= 给定练习 =
请原样输出记录中从包含“How far away”的那一行起直至记录结尾的所有行，首尾两端均包括在内。

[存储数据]
===============
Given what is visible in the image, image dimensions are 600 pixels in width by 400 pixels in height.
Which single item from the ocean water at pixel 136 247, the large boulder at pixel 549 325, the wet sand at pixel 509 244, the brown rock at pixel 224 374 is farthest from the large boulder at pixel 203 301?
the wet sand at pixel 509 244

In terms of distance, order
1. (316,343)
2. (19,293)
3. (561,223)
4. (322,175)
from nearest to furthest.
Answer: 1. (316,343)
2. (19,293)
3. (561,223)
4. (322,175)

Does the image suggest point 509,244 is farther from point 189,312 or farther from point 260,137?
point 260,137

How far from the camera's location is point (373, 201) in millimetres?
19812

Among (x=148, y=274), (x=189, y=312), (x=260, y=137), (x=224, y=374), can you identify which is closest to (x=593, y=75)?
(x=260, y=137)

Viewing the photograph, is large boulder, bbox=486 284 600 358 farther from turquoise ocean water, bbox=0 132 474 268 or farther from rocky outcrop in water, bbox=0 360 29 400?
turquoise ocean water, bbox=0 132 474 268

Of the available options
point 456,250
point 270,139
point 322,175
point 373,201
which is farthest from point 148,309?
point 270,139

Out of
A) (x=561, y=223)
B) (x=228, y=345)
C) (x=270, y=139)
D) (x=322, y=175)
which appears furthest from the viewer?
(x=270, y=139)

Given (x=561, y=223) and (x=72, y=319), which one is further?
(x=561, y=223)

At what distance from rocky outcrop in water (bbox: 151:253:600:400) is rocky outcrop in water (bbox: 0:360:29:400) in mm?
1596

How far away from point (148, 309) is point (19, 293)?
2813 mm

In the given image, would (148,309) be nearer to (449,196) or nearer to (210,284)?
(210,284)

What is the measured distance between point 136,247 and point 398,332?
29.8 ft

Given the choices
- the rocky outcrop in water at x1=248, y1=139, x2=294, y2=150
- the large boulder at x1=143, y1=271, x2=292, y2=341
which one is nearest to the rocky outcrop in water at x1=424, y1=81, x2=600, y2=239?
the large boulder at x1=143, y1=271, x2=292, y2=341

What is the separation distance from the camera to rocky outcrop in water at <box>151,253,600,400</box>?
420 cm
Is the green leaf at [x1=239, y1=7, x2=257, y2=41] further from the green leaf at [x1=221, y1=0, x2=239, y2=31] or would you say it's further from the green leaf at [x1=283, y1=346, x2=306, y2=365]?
===============
= 本题结果 =
How far away from point (148, 309) is point (19, 293)?
2813 mm

In the given image, would (148,309) be nearer to (449,196) or nearer to (210,284)?
(210,284)

What is the measured distance between point 136,247 and point 398,332?
29.8 ft

Given the choices
- the rocky outcrop in water at x1=248, y1=139, x2=294, y2=150
- the large boulder at x1=143, y1=271, x2=292, y2=341
which one is nearest to the rocky outcrop in water at x1=424, y1=81, x2=600, y2=239?
the large boulder at x1=143, y1=271, x2=292, y2=341

What is the separation distance from the camera to rocky outcrop in water at <box>151,253,600,400</box>?
420 cm
Is the green leaf at [x1=239, y1=7, x2=257, y2=41] further from the green leaf at [x1=221, y1=0, x2=239, y2=31] or would you say it's further from the green leaf at [x1=283, y1=346, x2=306, y2=365]?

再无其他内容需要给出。